Gérard Mégie, né le 1er juin
1946, était
ancien élève
de l'Ecole Polytechnique (1965) et Docteur ès Sciences (1976). Boursier
de recherche au CNES (1968-1974), il a successivement été attaché, chargé, maître,
puis directeur de recherche au CNRS (1974-1988). Nommé Professeur à l'Université Pierre
et Marie Curie depuis 1988, il était membre de l'Institut Universitaire
de France depuis 1998. Après en avoir été Directeur adjoint
de 1984 à 1996, il a dirigé le Service d'aéronomie(CNRS
/ université Pierre et Marie Curie / université de Versailles Saint-Quentin-en-Yvelines)
de 1996 à 2000.
Il a également
créé l'Institut
Pierre-Simon Laplace des sciences de l'environnement global dont il a assuré la
direction de 1991 à 2000.
Les recherches de Gérard Mégie, fondées sur une double
approche expérimentale et théorique, portaient sur les équilibres
physiques et chimiques de l'atmosphère terrestre. Après avoir étudié l'origine
des espèces métalliques dans la haute atmosphère, il s'est
intéressé au problème de l'évolution de la couche
d'ozone stratosphérique sous l'influence des activités humaines.
Ses principaux travaux concernaient le développement de méthodes
de mesure originales des variables atmosphériques par sondage laser et
la modélisation de la variabilité naturelle de l'ozone et de son évolution
sous l'influence des activités humaines. Il a participé à la
mise en œuvre de nombreux moyens d'observation de l'atmosphère depuis
le sol et différentes plates-formes embarquées (avion, ballon,
satellite) et at coordonné plusieurs campagnes d'étude de l'ozone
dans les régions polaires, arctiques et antarctiques. Ses recherches
portaient également sur l'étude des équilibres chimiques
de la troposphère en relation avec l'augmentation de la pollution photo-oxydante à différentes échelles
de temps et d'espace, et plus généralement les liens entre l'évolution
de la composition chimique de l'atmosphère et les problèmes de
changement climatique. Il était également impliqué dans
des recherches pluridisciplinaires portant sur les impacts économiques
et sociaux des problèmes d'environnement (changements climatiques, ozone
stratosphérique).
De 1989 à 1991, Gérard Mégie a été directeur
scientifique des sciences de la Terre et de l'Univers à la direction
de la recherche et des études doctorales du ministère de l'Education
nationale. En sa qualité d'enseignant-chercheur soucieux de l'insertion
des étudiants et de l'harmonisation européenne et internationale
des diplômes, il a contribué à inspirer l'élaboration
de la réforme du LMD (Licence, Master, Doctorat) et s'employait à sa
mise en œuvre, en donnant vie notamment au concept d'école doctorale.

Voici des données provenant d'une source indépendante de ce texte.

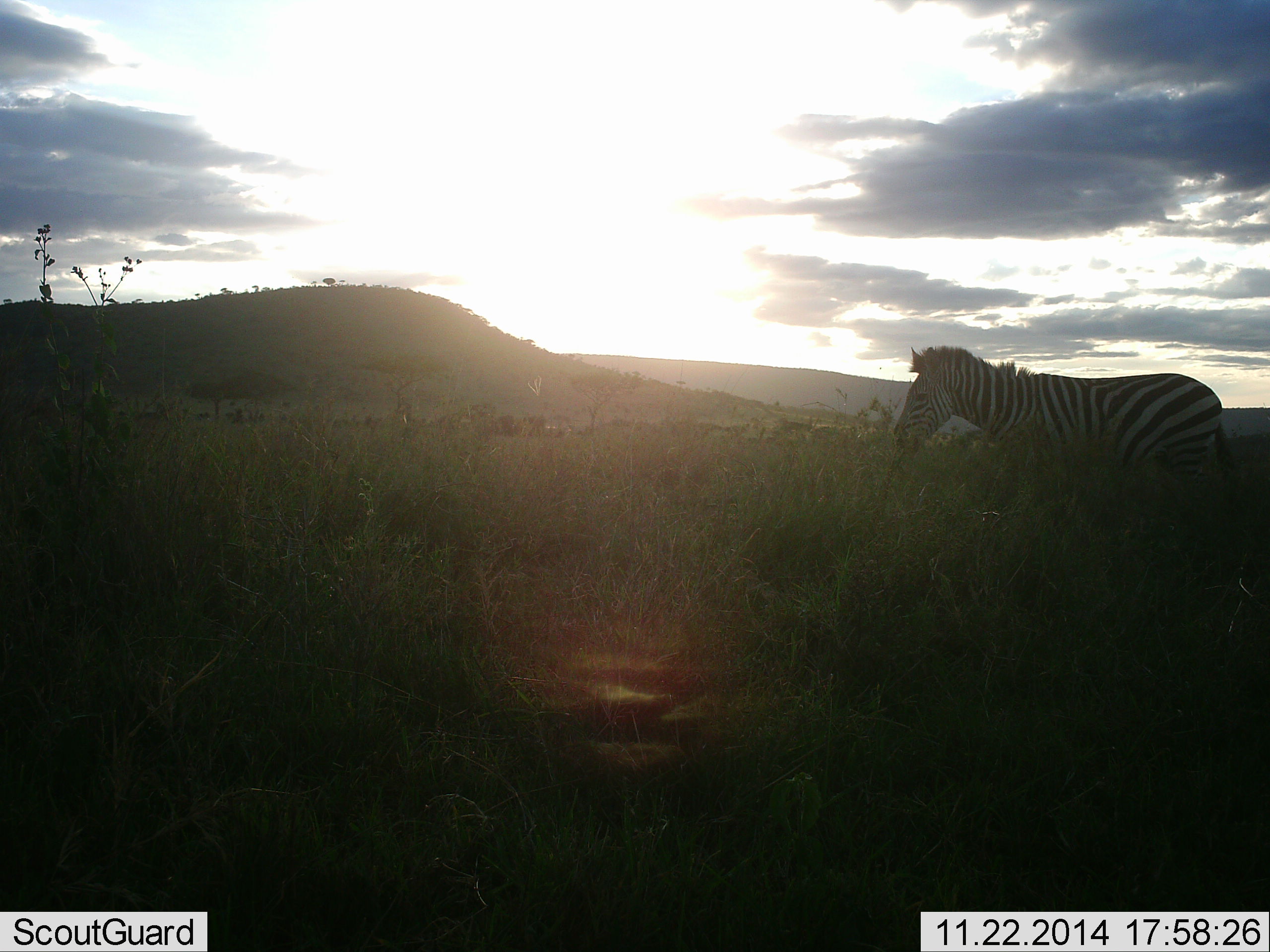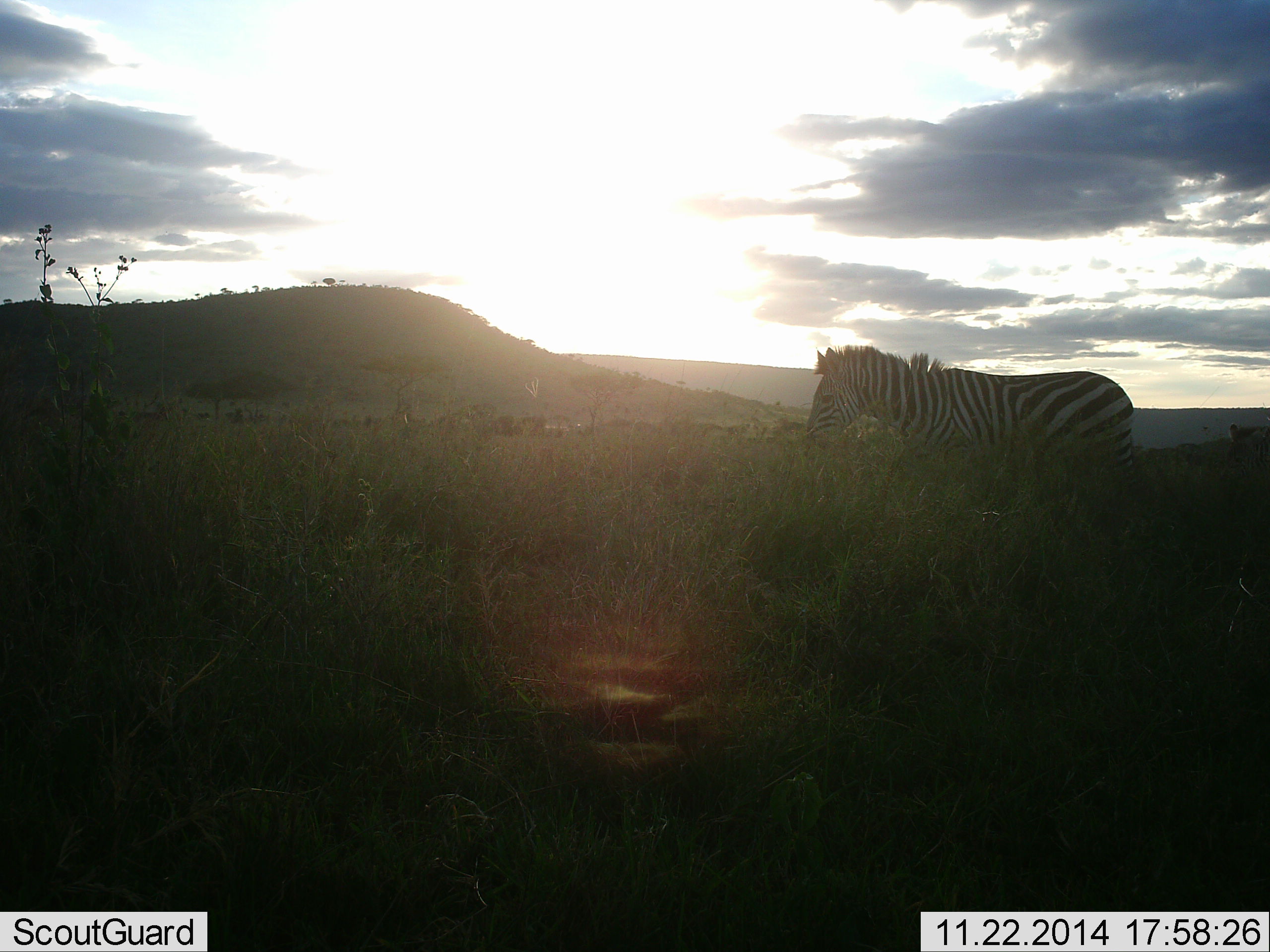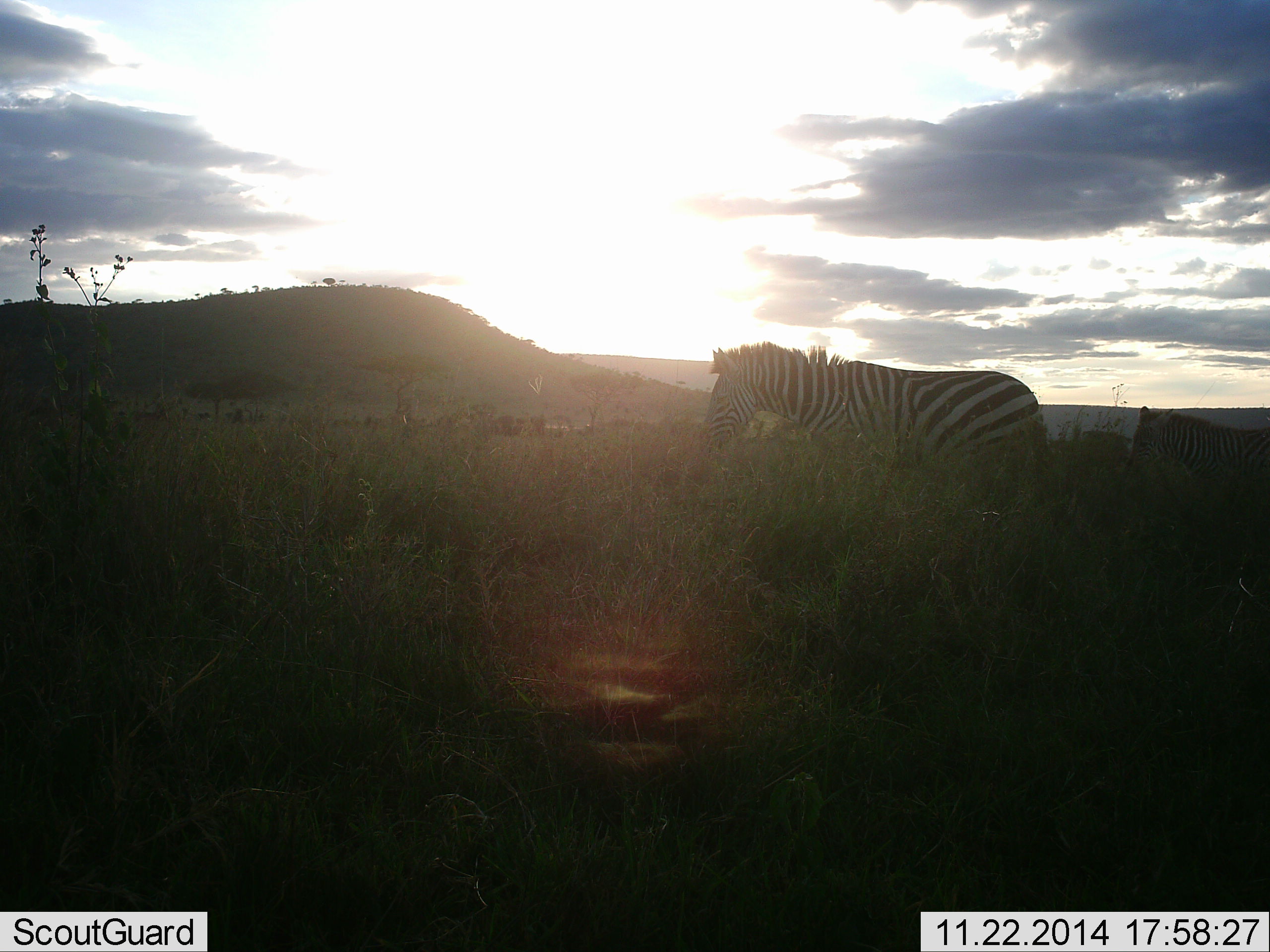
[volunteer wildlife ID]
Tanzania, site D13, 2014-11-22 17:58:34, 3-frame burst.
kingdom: Animalia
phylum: Chordata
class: Mammalia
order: Perissodactyla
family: Equidae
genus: Equus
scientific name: Equus quagga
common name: plains zebra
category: zebra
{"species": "zebra (plains zebra) (Equus quagga)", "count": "2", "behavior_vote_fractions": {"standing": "10%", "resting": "0%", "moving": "90%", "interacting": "0%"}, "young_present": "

Membre de nombreux comités scientifiques européens et internationaux,
Gérard Mégie a largement contribué à la structuration
de la recherche dans les domaines de l'environnement et de l'espace tant au plan
national, au sein de l'Institut national des sciences de l'Univers (INSU/CNRS)
et du CNES, qu'aux plans européens et internationaux. Ayant exercé de
nombreuses responsabilités au sein du Comité national de la recherche scientifique,
très actif au sein du département des sciences de l’univers du CNRS, Gérard Mégie
a présidé, à l’INSU, la commission spécialisée « Océan-Atmosphère » de 1991 à 1999.
De 1999 à 2000, il a présidé le Comité de coordination des sciences de la planète
et de l’environnement auprès du ministre chargé de la Recherche. Depuis 2000,
il présidait le Comité des programmes scientifiques du CNES. Au plan international,
il a notamment présidé la Commission internationale de l’ozone du conseil scientifique
des unions internationales (ICSU) (1988-1996), le Comité scientifique pour l’observation
de la Terre de l’Agence spatiale européenne (ESA) (1994-1999), le Comité scientifique « Stratosphère » de
la Commission européenne (1989-2004). Il co-présidait le Comité scientifique
international auprès des parties au Protocole de Montréal pour la protection
de la couche d’ozone. A ce titre, il a assuré la coordination des rapports internationaux
sur l’état de la couche d’ozone stratosphérique en 1998 et 2002. Il était également
membre, depuis 2001, du European Research Advisory Board (EURAB) de la Commission
européenne et, depuis 2003, du High Level Political Expert Group on European
Research Council (ERCEG) de l'Union européenne.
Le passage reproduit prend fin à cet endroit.